> [Exercise task]:
Quote the rows verbatim, starting at the line that contains "What depth from" and continuing through the end of the rows, with both ends included.
══════
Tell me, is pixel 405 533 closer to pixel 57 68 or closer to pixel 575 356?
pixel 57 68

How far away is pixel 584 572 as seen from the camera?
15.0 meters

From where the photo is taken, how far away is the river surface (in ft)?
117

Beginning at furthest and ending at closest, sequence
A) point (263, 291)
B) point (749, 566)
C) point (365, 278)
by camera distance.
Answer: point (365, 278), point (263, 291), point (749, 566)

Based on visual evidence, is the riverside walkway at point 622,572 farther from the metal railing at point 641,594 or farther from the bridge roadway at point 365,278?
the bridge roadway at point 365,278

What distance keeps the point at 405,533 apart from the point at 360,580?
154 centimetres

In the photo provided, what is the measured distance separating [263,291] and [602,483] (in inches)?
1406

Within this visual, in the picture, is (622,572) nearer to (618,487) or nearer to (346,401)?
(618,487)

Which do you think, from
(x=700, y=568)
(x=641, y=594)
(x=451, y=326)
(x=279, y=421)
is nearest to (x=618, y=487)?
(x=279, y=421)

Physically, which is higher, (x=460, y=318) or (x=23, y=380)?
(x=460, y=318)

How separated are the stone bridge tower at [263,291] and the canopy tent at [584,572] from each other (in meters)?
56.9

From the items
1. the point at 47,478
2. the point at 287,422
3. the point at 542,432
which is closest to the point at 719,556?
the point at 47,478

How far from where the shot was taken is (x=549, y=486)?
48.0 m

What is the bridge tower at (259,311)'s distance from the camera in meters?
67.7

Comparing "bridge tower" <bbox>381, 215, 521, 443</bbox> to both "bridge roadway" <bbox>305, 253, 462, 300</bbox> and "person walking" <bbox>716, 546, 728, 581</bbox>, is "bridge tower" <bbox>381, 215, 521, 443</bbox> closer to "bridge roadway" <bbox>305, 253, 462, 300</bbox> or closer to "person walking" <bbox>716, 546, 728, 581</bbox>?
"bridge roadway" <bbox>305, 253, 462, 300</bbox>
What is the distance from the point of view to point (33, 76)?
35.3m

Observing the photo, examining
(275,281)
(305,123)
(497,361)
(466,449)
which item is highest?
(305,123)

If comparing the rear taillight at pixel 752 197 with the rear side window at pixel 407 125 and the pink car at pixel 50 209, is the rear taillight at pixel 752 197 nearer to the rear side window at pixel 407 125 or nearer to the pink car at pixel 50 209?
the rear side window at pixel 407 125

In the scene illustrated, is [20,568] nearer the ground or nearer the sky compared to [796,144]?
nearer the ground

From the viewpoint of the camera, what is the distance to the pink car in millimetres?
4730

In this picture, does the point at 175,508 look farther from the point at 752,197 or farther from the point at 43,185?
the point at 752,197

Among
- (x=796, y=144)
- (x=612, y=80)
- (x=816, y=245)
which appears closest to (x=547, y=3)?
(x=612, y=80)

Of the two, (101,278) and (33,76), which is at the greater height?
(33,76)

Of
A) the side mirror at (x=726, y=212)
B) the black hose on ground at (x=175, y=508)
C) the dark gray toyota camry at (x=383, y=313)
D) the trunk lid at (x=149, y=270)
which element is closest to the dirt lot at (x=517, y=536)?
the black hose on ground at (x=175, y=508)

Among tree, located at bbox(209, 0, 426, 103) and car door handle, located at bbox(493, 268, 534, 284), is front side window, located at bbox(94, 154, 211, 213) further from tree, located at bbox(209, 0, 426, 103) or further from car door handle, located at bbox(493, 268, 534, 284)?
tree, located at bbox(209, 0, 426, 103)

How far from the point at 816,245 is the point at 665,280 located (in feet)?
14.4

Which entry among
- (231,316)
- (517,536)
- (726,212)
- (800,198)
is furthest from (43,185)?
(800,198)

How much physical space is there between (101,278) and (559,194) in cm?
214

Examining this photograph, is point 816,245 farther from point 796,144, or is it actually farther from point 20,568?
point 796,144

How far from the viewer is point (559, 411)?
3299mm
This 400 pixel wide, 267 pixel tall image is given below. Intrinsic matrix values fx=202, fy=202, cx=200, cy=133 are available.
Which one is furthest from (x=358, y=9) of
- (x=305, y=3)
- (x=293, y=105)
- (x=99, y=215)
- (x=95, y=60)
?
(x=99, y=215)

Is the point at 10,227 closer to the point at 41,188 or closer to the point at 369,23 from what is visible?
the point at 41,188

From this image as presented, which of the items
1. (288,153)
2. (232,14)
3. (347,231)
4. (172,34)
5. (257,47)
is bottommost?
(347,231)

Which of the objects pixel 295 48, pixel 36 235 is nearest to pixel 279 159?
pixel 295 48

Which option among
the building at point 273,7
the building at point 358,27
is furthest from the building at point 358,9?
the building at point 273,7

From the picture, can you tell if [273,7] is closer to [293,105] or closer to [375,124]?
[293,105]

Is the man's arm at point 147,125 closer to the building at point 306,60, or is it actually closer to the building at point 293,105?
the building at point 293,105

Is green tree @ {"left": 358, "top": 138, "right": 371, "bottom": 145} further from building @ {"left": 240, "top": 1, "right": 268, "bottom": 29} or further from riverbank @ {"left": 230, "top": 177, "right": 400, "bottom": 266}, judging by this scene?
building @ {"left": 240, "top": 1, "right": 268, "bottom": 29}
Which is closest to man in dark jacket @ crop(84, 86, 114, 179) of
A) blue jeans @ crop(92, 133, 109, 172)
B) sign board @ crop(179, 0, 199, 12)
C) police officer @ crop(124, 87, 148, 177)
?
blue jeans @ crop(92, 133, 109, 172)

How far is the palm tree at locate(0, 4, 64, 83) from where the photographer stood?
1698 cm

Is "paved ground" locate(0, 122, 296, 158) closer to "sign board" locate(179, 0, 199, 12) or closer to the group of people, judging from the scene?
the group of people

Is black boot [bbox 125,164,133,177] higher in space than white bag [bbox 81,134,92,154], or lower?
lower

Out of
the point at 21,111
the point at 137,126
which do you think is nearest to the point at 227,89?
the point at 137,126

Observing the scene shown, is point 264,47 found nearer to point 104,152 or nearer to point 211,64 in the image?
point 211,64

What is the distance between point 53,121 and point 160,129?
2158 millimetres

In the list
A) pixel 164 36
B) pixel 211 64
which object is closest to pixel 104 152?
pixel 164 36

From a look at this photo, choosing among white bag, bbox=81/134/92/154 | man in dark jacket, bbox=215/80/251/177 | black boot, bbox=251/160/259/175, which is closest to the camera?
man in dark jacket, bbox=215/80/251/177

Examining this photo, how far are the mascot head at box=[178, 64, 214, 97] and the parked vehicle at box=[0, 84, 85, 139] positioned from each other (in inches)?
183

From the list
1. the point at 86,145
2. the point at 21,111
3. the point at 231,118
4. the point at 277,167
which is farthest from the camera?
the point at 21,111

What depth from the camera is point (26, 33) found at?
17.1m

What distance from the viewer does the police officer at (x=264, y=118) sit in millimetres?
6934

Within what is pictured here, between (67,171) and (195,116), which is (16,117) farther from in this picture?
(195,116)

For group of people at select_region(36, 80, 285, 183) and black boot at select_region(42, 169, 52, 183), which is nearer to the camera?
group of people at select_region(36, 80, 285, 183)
══════
> [Task solution]:
What depth from the camera is point (26, 33) found at?
17.1m

What distance from the viewer does the police officer at (x=264, y=118) sit in millimetres?
6934

Within what is pictured here, between (67,171) and (195,116), which is (16,117) farther from in this picture?
(195,116)

For group of people at select_region(36, 80, 285, 183) and black boot at select_region(42, 169, 52, 183), which is nearer to the camera?
group of people at select_region(36, 80, 285, 183)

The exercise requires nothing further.